Un regain d’intérêt pour les cépages anciens
«Aujourd’hui en France, dix cépages représentent 70 % des surfaces plantées en vignes : ce qui est dû à des politiques de filière, des changements dans la stratégie produit, l’évolution des modes de consommation et l’arrivée des cépages dits améliorateurs », plante la jeune étudiante, Héloïse Mahé en guise de décor. « Cependant, en résistance à ce phénomène d’uniformisation, il y a un enthousiasme croissant des professionnels et des amateurs pour les cépages abandonnés voici des dizaines d’années et qui pourraient aujourd’hui retrouver leurs lettres de noblesse dans un contexte économique et climatique changeant. »
Des moteurs…
Les motivations des viticulteurs ayant choisi de valoriser des cépages autochtones sont variées. « Un vigneron peut choisir de se tourner vers les cépages rares pour diversifier son offre et créer un marché de niche, c’est un choix qui est souvent fait pour redynamiser une exploitation », explique la chercheuse. « C’est aussi, parfois, pour répondre à l’évolution des consommateurs qui souhaitent des vins moins charpentés et moins riches en alcool, plus fruités. Bien plus souvent, on rencontre la volonté de valoriser un territoire en préservant et en mettant en valeur son patrimoine et ses ressources. » Les initiatives de replanter des cépages anciens sont également souvent motivées par la nécessité de s’adapter aux changements climatiques. « Un encépagement plus diversifié permet de contrer quelques accidents climatiques », ajoute Héloïse Mahé. « Des cépages abandonnés pour leur manque de production de sucre pourraient aujourd’hui retrouver tout leur intérêt. »
… et des freins
Néanmoins, les freins sont aussi nombreux. La législation, tout d’abord, mais comme le rappelle Héloïse Mahé, « le Comité technique permanent de la sélection favorise beaucoup l’agrandissement du catalogue officiel. Et, du côté des appellations, l’Institut national de l’origine et de la qualité (Inao) encourage la réflexion autour des cahiers des charges, notamment dans le contexte du changement climatique. Même si en AOC les démarches peuvent être longues, finalement, en IGP, il est très souvent possible de valoriser un grand nombre de cépages ». Ensuite, la disponibilité du matériel végétal reste un des freins essentiels pour la valorisation des cépages rares. « Il faut donc se mobiliser, ça marche avec le bouche-à-oreille et les greffons sont prélevés chez les viticulteurs, plus rarement en collections dans les conservatoires », explique Héloïse Mahé. « Ensuite, le petit nombre de plants à multiplier entraîne un surcoût qui n’est pas négligeable. Mais les pépiniéristes sont de plus en plus attentifs au terrain et proposent des prestations adaptées. » Le manque de connaissances présente aussi un risque pour le viticulteur qui ne sait pas comment évolue le cépage tout au long de la culture et à la vendange. « Il est très important de rendre accessibles toutes les études qui sont menées et de favoriser le dialogue entre les professionnels ou bien le recours aux conseillers des chambres d’agriculture », insiste Héloïse Mahé.
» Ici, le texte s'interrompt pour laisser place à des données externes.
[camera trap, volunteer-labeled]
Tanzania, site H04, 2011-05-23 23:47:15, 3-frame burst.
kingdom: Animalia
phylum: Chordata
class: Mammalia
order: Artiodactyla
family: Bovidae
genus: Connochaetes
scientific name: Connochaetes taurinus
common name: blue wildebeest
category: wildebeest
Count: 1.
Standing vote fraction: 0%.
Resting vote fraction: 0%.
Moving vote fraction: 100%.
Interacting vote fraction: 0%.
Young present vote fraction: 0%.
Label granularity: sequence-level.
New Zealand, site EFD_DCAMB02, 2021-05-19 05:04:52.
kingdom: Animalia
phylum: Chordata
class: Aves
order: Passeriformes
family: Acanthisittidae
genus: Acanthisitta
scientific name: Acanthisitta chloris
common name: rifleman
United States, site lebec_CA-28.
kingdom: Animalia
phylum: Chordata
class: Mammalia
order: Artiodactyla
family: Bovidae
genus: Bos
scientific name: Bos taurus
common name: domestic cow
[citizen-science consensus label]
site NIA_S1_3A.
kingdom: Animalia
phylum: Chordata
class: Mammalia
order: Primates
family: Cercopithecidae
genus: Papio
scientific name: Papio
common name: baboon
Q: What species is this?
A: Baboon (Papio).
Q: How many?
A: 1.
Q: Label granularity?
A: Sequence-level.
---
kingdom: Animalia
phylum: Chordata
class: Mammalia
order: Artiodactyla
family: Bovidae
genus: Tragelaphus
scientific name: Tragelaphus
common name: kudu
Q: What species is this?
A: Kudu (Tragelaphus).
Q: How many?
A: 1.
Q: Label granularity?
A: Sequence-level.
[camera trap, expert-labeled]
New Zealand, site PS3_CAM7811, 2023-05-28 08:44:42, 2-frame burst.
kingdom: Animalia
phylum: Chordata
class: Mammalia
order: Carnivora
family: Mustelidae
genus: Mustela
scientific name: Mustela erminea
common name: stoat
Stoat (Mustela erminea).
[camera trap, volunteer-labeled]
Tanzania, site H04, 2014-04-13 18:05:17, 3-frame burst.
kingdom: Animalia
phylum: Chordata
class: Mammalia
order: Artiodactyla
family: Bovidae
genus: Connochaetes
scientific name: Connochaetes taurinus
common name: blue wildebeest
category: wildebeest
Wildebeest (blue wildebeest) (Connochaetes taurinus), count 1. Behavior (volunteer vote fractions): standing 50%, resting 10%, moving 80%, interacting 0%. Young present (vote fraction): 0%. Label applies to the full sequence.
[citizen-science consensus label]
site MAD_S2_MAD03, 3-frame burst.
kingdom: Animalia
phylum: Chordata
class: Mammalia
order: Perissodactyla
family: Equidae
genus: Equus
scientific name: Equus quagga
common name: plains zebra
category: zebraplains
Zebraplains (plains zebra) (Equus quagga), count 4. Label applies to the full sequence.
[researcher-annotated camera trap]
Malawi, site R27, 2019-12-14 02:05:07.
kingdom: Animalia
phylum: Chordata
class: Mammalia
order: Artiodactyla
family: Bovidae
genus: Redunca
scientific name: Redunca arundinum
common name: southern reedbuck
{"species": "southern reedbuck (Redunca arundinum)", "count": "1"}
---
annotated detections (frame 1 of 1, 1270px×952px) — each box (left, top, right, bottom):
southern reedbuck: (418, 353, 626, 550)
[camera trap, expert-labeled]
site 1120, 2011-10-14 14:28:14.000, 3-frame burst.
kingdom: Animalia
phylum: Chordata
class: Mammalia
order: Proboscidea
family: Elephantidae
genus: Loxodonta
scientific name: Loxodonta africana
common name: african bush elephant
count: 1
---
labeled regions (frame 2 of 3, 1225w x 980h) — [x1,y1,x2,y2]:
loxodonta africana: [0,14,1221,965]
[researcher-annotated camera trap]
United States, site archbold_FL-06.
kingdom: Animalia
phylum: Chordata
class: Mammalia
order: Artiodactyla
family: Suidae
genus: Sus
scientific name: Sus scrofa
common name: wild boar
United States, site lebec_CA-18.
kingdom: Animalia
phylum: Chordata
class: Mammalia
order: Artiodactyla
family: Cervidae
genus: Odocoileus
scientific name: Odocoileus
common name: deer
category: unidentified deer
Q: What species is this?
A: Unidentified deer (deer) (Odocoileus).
Dans le cadre de son étude portant sur le pourtour méditerranéen, sous la direction de son tuteur Hervé Hanin, la chercheuse a identifié 13 cépages porteurs d’avenir*. « Au-delà d’un simple marché de niche, un cépage rare pourrait porter l’originalité d’un vignoble. Toutes les régions, plus ou moins rapidement, prennent conscience de la valeur de leur patrimoine ampélographique et l’implication des structures professionnelles est indispensable pour soutenir la dynamique des vignerons.»
M. K.
* aramon noir, bourboulenc blanc, carignan blanc, chatus noir, counoise noir, genovese, morastel noir, piquepoul, rivairenc noir, sciaccarello noir, terret, tibouren noir et tourbat.